— Begin Provided text —

Q. Are you a motivational speaker is that what you do?

A. I like to call myself a story teller because I feel what I am trying to do is tell the stories we all try to live. I was sharing with you earlier how I genuinely believe that the answers that people are looking for are inside of them. I am just helping people excavate and become archeologist and dig in to find what is true to themselves. People may watch my videos and they may not be inspirational. It may instead be reflective- it maybe introspective, it maybe insightful, or emotional. It may take people to a place they may not want to go. So, I love sharing my stories as a story teller.

Q. You’re a young guy? I know people say I love wisdom, I want to find wisdom but you are a young guy who hasn’t lived a life yet-to that you say what?

A. It’s an interesting point of view and I have had that at every stage of my life and it is something that I don’t doubt. I genuinely believe that wisdom grows with age too. There are people out there a lot older than me, a lot wiser than me, and I am definately open to learning. I’d say the difference is I started living on a very different path. I talk about how I started following my intuition when I was seventeen years old. I was rebelling and breaking the system. I got access to people with greater wisdom than me.

— End Provided text —
— Begin Dataset extract —

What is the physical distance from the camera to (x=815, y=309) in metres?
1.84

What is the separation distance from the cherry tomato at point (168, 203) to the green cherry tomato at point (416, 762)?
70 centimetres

— End Dataset extract —

What this exercise asks.
1: Put this sentence from the interview on storytelling and wisdom into Spanish: "I genuinely believe that wisdom grows with age too."
2: Resume the interview on storytelling and wisdom, picking up right after its last sentence.

Answers.
1: Realmente creo que la sabiduría también crece con la edad.

2:
Q. Let’s talk about that, lets talk about you growing up at a younger age. Tell me about your family in the context of where you started breaking the rules?

A. I had three options growing up. I could be a doctor, a lawyer, or a failure (he gives a hearty laugh) and I grew up in that pressure and that stress of having to perform academically! So, I started rebelling early on. I didn’t want to become a doctor or a lawyer and I was fighting with my family on that front, and at the same time I was at a point in my life where I was meeting people who were successful. Successful in the sense that they had wealth (he starts to count down with his fingers), beautiful and attractive partners, great jobs, they had what everyone supossedly wanted in life. However, I saw a lack of meaning in their life. This lack of happiness when I really got to know them. I didn’t feel like they were fulfilled or satisfied and that made me start to question it. I was thinking this can’t be it-if life is just about getting good grades, getting a good job, getting married, getting promoted (he gets pensive) that can’t be the meaning of life. And so I started to question that early on, when I was sixteen.

When I was eighteen was often invited to hear successful people speak and once there was a monk invited to speak. I had no interest in going what-so-ever (chuckling). My friend was forcing me to go and so I said I would go with him only if we went to a bar afterwards. He said ok we will go to a club and a bar if I just go with him (more laughter), and then I went.

He spoke to me in away…

Q. Let me stop you there, you felt he was speaking to you? In a room full of people?

A. I felt like he was speaking to me and it was strange because here I was always intrigued by people who went from nothing to everything and he had gone from everything to nothing ( the monk have given up an executive job at google to become a monk), he continues-I went home that day thinking why would someone do that?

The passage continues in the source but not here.